The committee made things all the more confusing on Sunday.

Neither team played on championship Saturday. Nothing happened on the field that would impact their rankings. Nevertheless, their positions changed.

Miami was ahead of Notre Dame in the final CFP ranking. The committee says that BYU’s loss to Texas Tech in the Big 12 Championship was the reason.

“Once we moved Miami ahead of BYU, then we had that side-by-side comparison that everyone had been hungering for, with Notre Dame and Miami,” said committee chair Hunter Yurachek. “The one metric we had to fall back on was the head-to-head.”

Miami and Notre Dame were separated by two spots in the previous rankings. The College Football Playoff committee refused to use head-to-head results when not side by side.

BYU dropped after their latest loss. It allowed the Hurricanes to slide up next to the Irish. Now, head-to-head became a factor.

The decision didn’t make a ton of sense regardless of which team was more deserving. It did, however, save ACC officiating from controversy.

The ACC will have a playoff team.

That will prove beneficial. The College Football Playoff pays out $4 million to the conference for each team that makes the field. The ACC will not be snubbed.

Prior to the final rankings reveal, a controversial clip from Duke’s win over Clemson surfaced on social media. The Blue Devils were awarded a questionable interference call on an incomplete pass that would’ve ended the game.

Duke got another shot with the free first down. Trailing by a touchdown, they later scored and converted a two-point play to win the contest.

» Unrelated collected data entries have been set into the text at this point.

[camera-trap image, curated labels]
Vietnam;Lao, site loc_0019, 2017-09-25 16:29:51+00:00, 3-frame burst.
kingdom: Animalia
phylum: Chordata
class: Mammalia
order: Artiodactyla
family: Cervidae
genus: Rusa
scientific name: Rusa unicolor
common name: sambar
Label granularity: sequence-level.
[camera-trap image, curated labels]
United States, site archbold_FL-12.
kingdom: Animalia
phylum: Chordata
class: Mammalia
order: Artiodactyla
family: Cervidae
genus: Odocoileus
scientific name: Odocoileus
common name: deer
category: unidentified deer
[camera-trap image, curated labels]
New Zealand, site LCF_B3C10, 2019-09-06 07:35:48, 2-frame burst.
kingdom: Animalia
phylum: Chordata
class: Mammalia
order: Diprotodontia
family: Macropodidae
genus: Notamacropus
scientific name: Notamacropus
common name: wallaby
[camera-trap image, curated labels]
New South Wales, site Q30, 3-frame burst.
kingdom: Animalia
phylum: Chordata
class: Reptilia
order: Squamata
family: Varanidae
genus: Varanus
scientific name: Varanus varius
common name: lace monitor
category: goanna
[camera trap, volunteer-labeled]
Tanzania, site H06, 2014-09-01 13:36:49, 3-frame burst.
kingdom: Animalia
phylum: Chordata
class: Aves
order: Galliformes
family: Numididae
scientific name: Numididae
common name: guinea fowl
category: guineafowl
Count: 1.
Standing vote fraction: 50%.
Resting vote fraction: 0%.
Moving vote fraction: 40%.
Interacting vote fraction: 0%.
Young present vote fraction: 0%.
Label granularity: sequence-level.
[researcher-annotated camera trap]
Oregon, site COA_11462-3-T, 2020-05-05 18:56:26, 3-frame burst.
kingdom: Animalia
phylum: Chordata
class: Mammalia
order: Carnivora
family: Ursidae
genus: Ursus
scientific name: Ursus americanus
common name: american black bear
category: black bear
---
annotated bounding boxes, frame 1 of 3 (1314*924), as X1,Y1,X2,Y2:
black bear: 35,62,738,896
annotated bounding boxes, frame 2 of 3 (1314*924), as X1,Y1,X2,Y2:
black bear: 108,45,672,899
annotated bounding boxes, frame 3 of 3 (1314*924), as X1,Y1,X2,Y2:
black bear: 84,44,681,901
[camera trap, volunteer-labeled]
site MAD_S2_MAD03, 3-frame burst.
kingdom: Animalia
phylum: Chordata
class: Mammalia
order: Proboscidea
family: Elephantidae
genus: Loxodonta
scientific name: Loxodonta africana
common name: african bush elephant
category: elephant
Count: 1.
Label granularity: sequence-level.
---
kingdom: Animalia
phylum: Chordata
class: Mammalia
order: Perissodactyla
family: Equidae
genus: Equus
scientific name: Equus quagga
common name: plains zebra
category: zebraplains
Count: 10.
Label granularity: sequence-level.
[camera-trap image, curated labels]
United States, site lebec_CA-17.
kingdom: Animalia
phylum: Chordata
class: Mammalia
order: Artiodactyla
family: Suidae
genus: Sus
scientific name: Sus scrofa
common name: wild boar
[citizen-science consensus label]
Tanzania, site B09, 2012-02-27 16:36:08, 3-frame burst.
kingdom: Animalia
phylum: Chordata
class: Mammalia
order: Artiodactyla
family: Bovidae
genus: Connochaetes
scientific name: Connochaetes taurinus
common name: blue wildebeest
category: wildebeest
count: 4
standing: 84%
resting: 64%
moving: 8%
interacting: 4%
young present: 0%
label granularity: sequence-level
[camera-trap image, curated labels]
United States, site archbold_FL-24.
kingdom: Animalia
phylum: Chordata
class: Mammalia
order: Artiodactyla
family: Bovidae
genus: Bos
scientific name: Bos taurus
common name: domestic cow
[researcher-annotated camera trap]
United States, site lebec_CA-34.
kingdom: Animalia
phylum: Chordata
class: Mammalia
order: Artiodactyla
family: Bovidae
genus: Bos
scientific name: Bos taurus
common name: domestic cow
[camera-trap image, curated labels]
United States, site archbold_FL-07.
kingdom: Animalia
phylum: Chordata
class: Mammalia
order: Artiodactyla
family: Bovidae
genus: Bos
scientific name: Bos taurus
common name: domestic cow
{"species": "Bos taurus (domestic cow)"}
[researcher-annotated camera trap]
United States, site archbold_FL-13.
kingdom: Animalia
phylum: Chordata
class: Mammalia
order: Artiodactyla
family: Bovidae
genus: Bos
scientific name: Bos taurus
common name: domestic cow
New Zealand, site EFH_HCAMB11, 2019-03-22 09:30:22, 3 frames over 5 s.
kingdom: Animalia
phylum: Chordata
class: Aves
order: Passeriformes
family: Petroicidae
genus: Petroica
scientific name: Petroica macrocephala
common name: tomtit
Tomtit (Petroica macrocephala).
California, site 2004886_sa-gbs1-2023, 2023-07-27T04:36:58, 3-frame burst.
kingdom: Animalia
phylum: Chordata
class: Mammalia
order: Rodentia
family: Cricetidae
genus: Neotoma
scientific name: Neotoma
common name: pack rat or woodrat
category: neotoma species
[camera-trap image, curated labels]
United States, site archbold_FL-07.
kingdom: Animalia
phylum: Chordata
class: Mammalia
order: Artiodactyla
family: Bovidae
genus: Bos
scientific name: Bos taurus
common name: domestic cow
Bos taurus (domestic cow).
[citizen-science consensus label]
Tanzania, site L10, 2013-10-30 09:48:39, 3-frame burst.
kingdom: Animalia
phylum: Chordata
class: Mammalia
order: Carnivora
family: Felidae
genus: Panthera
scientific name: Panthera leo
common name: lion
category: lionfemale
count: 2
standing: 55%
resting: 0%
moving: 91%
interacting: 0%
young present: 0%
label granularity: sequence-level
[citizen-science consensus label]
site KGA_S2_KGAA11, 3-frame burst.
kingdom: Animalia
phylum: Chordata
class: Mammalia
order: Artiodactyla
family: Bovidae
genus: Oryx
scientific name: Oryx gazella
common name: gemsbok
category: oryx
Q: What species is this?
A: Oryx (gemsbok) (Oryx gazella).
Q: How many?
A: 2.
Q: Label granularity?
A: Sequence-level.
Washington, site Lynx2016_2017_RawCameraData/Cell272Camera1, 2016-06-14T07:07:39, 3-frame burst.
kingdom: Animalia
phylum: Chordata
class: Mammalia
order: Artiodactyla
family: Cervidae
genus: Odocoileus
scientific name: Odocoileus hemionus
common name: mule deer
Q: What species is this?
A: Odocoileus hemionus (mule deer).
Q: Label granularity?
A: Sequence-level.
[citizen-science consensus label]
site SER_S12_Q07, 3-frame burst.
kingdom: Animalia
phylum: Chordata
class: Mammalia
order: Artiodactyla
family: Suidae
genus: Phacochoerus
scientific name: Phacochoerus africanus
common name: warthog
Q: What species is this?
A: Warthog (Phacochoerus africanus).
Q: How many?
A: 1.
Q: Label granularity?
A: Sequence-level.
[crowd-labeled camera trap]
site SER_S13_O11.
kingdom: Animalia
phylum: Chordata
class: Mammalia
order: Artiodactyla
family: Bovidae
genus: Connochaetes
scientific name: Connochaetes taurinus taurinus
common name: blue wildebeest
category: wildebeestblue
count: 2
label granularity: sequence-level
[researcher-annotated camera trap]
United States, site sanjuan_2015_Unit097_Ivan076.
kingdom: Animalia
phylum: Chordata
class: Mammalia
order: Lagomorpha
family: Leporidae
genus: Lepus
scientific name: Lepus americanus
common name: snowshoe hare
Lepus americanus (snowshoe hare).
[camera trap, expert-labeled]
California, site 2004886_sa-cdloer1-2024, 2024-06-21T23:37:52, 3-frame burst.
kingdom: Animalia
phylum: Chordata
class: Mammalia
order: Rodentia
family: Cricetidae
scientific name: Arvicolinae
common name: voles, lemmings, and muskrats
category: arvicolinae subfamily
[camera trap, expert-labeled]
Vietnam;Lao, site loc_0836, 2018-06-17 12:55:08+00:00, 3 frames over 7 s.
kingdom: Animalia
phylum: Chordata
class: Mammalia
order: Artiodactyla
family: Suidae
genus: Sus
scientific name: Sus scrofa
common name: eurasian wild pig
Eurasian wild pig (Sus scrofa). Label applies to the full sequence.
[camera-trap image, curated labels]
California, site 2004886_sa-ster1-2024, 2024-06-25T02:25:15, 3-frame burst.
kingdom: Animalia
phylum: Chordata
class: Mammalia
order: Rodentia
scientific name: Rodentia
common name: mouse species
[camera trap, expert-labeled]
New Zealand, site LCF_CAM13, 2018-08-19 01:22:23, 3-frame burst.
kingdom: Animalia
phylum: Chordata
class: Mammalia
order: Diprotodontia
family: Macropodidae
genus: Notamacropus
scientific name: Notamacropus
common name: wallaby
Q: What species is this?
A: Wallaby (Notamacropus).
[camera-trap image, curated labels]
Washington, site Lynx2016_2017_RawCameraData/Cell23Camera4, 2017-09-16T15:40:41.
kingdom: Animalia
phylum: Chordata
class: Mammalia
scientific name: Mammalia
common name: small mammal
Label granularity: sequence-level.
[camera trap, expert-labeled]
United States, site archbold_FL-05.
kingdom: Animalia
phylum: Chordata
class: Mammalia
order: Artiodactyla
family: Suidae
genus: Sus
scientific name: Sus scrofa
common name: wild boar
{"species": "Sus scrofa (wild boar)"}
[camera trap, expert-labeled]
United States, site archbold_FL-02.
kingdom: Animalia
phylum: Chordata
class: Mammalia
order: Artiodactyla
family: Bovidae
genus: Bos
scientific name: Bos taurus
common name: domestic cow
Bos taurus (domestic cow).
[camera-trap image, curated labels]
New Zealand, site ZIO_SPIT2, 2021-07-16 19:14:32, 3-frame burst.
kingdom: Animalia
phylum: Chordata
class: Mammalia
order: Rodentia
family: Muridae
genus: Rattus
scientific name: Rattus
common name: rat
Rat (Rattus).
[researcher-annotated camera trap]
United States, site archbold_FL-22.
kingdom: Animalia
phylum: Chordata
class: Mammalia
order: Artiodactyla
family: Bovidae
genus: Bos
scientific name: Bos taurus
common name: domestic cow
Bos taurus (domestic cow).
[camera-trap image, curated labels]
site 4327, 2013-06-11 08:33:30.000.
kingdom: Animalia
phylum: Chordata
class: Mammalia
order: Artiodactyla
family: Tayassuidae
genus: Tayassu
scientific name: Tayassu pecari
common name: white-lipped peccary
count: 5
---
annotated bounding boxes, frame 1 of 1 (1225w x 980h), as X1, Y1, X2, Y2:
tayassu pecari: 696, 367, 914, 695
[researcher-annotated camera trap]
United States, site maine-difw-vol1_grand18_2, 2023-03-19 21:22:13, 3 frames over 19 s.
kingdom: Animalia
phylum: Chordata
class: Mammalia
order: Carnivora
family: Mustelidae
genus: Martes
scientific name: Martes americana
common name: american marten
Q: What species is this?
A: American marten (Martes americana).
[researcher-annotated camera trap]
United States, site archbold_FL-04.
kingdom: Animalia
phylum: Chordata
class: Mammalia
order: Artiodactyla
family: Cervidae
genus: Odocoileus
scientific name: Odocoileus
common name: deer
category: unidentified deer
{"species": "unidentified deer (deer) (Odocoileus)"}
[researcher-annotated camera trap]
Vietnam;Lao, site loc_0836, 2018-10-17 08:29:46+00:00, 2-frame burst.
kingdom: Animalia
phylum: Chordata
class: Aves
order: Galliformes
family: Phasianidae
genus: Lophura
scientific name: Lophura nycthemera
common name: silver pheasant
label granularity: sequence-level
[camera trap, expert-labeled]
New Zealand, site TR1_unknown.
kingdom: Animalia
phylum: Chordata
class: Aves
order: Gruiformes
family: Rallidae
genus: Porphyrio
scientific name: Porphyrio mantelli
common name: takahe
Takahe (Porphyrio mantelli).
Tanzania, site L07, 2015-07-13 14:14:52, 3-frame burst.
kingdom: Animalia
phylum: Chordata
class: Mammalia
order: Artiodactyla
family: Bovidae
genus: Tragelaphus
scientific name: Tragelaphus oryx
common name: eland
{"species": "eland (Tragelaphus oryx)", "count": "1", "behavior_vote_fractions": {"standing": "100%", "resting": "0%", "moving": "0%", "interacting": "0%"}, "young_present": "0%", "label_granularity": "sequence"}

That victory would prove to be the difference at season’s end given the five-way tie for second place. It allowed the Blue Devils to win the ACC title.

Had the league been robbed of playoff representation because of that championship result, the debatable interference call might’ve received more attention.

The College Football Playoff committee shielded officiating from controversy. The Miami Hurricanes will secure the $4 million ACC payday.